Bundan sonraki bölümde bu eserlerin tamamı olmasa da bir kısmını link olarak vereceğim Sümerler de müzik konusuna devam ederek tabii.
Sümerlerde müzik öylesine gelişmiş bir durumdaydı ki öncelikle bir çoğumuzun bilmediği bu gerçeği paylaşmak istedim .
sanem uçar
Evet oldukça önemli bir bilgi bu aslında. 1972 yılında tanımlanan bir tabletin bilgileri hala ülkemde bilinmiyor ve müzikle ilgili konuların arasına girmemişse gerçekten düşünülmesi gerekiyor.
YanıtlaSilBu nasıl bir mantıktır anlayamadım, mesleği müzisyenlik olan her kişinin, ben müzik eğitimcilerini de bu kapsama almak istiyorum,müzikle ilgili her konu da araştırmacı bir ruha sahip olması gerekiyor.
Özellikle şimdi 1. bölümde yazdığınız müzik tarihçilerini esefle kınıyorum cümlesi haklılığını çok daha fazla ortaya koyuyor.
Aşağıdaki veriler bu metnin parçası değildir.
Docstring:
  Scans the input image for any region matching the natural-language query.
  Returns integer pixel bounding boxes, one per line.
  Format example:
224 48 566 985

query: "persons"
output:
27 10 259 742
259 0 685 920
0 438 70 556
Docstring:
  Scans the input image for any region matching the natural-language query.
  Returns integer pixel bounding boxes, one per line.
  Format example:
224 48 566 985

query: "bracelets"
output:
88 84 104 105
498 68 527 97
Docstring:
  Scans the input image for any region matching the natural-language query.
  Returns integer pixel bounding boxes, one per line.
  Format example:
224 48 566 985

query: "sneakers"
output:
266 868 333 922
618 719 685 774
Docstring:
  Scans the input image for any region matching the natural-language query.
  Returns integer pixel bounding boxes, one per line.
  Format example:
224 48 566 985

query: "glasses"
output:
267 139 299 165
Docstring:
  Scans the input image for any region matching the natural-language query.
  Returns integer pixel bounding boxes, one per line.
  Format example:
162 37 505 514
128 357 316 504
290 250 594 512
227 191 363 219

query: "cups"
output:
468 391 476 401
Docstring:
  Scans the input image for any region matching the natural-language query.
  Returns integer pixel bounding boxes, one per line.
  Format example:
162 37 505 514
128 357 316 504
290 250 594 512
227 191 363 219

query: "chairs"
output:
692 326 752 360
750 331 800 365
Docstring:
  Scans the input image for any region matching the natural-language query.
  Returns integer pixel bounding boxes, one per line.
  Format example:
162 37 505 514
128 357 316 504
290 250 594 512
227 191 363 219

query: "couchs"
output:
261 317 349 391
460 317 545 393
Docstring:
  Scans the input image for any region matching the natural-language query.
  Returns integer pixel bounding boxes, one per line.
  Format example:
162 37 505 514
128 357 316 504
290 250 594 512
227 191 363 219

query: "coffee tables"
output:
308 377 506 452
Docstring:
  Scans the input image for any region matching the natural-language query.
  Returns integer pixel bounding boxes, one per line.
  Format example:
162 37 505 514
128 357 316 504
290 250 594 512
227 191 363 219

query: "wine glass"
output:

Ve ister istemez düşünüyorum, siz bu bilgiye bir şekilde ulaştınız ve kaynak kişinin kapısını çaldınız, ya siz olmasaydınız ne olacaktı?
Mutlaka birgün ortaya çıkacaktı ama arada geçen zamanı telafi etmek çok kolay olmayacaktı. Bu sebeple sizi gerçekten kutluyorum bir sonraki bölümü merakla beklemeye devam edeceğim.